§ Data records
::::::::

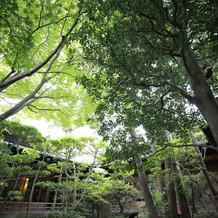 中庭も緑溢れていて写真映えしました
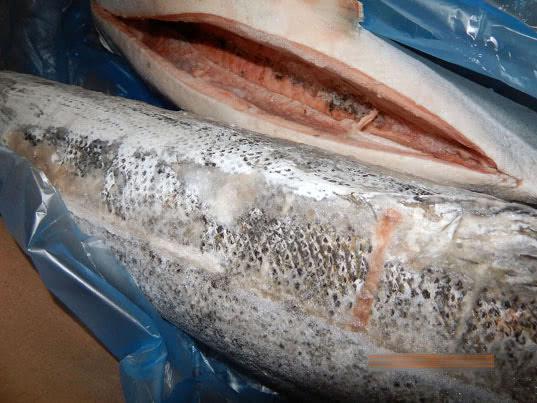 18 тонн лосося с признаками дефростации возвращены в Норвегию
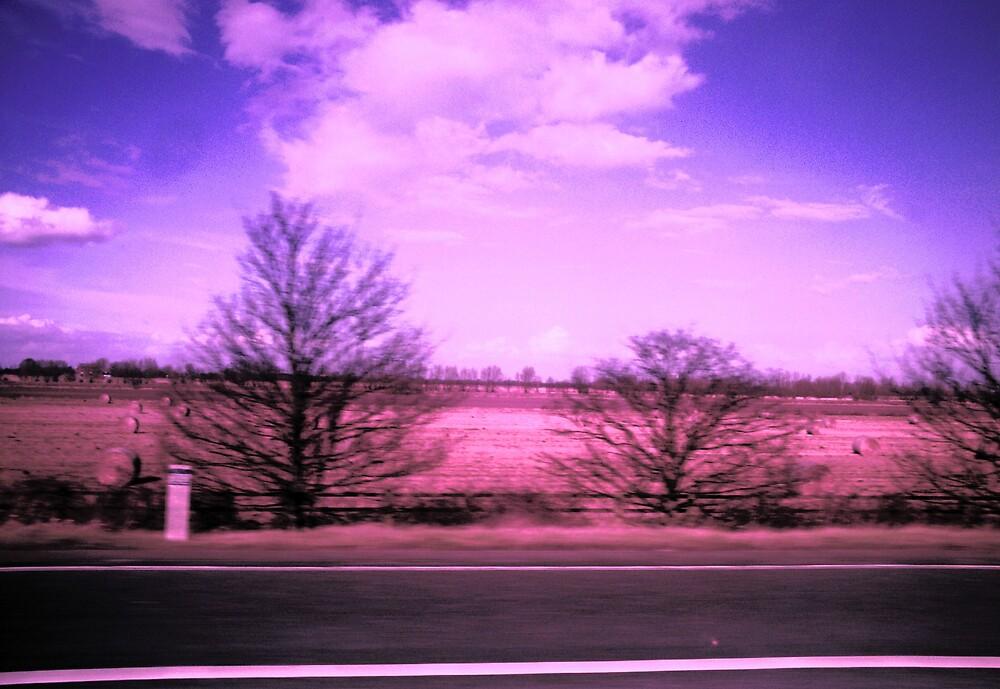 car-view by darkmonkuk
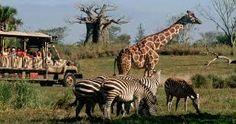 Animal Kingdom - Lugar para visitar los animales de dferentes maneras divertidas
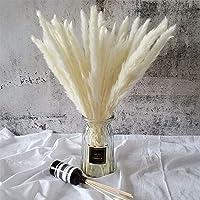 45cm Natural Dried Pampas Grass 30 Pcs for Flower Arrangements Home Decor (White)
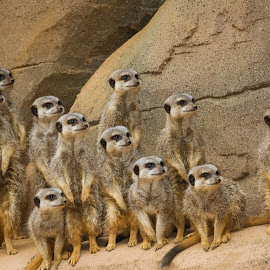 Meerkats by Andrew Moore - Animals Other Mammals
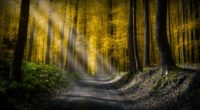 forests roads rays of light 4k 1540133785 200x110 - Forests Roads Rays Of Light 4k - sunbeam wallpapers, road wallpapers, nature wallpapers, light wallpapers, hd-wallpapers, forest wallpapers, 5k wallpapers, 4k-wallpapers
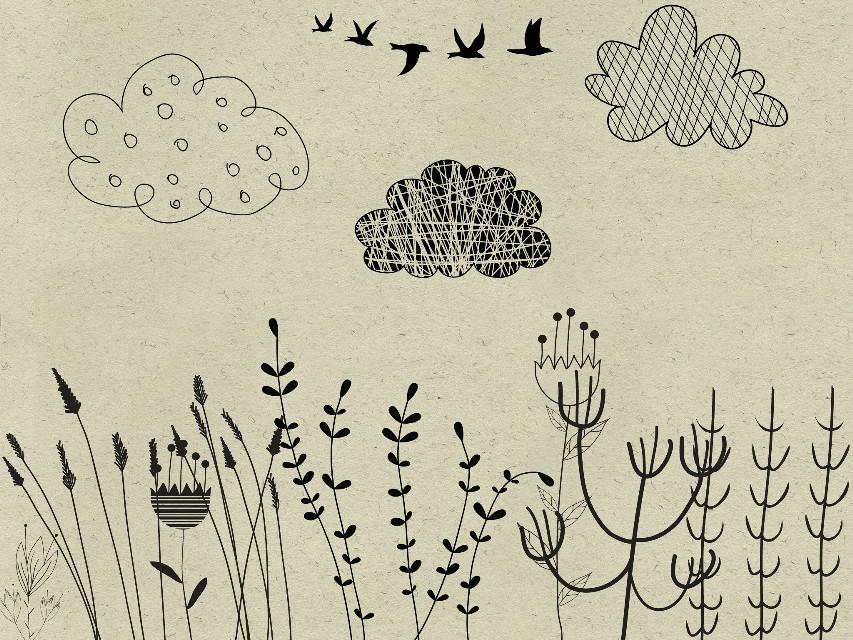 #meadowdreams   #madewithpicsart  #clipart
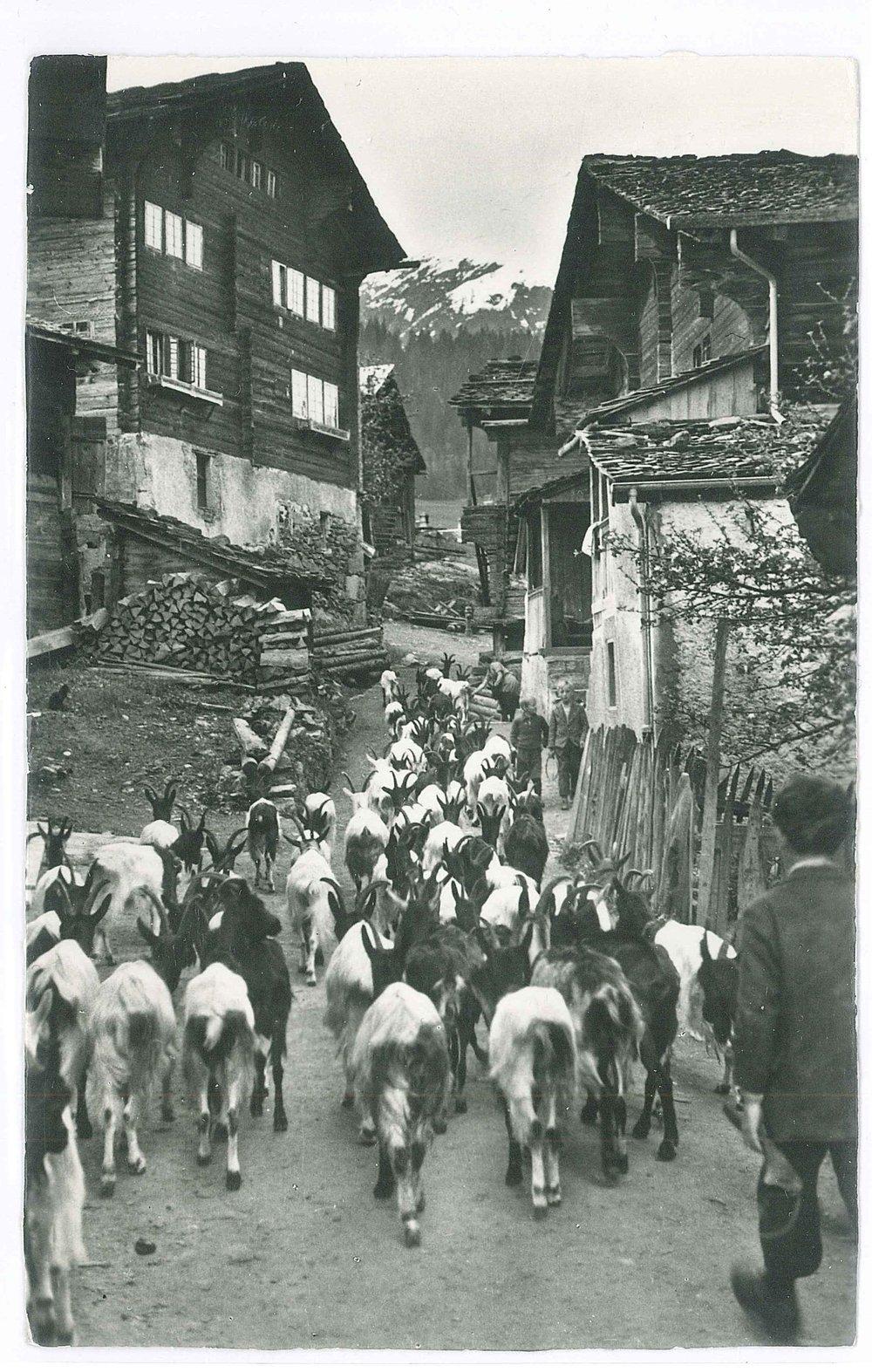 Ziegen im Dorf_postkarte 1953.jpg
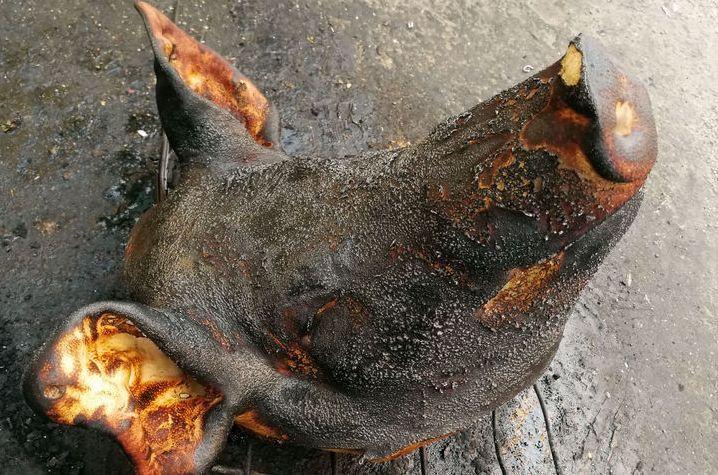 菜市场烧猪头,原来是给猪头去毛,猪头7块钱一斤,一只30多块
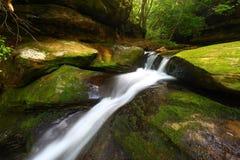 De Caneykreek valt Landschap Alabama stock foto's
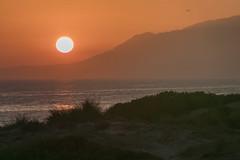 350 (Rafi Moreno) Tags: atardecer sunset paisaje nature naturaleza landscape airelibre mediterraneo andalucía marbella españa spain málaga cabopino otoño sun sol contraluz canon proyecto365fotos 365proyect orange dunasdecabopino mar beach playa luz
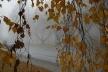 Погода на Рівненщині у вівторок, 23 жовтня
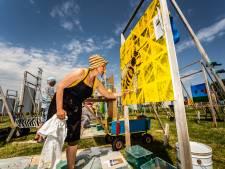 Megakunstwerk in Park Lingezegen is klaar; werk nog hele maand september te zien
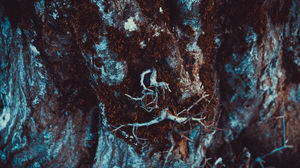 Nature Moss Tree Bark Tree Stump Red Cold Landscape Photography 5874x3916 Wallpaper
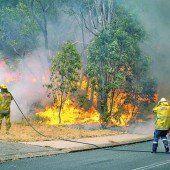 Buschbrand in Australien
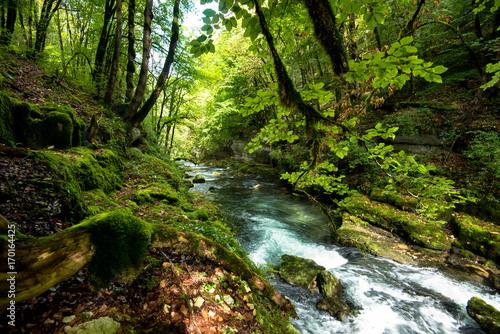 Photo Wald an der Loue im Franche Comté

::::::::

§ EXERCISE
Copy the lines above exactly, starting at the one with "Animal Kingdom - Lugar" and ending at the one with "Meerkats by Andrew", both included. Leave out any pictures and add nothing else.

§ FINAL ANSWER
 Animal Kingdom - Lugar para visitar los animales de dferentes maneras divertidas
 45cm Natural Dried Pampas Grass 30 Pcs for Flower Arrangements Home Decor (White)
 Meerkats by Andrew Moore - Animals Other Mammals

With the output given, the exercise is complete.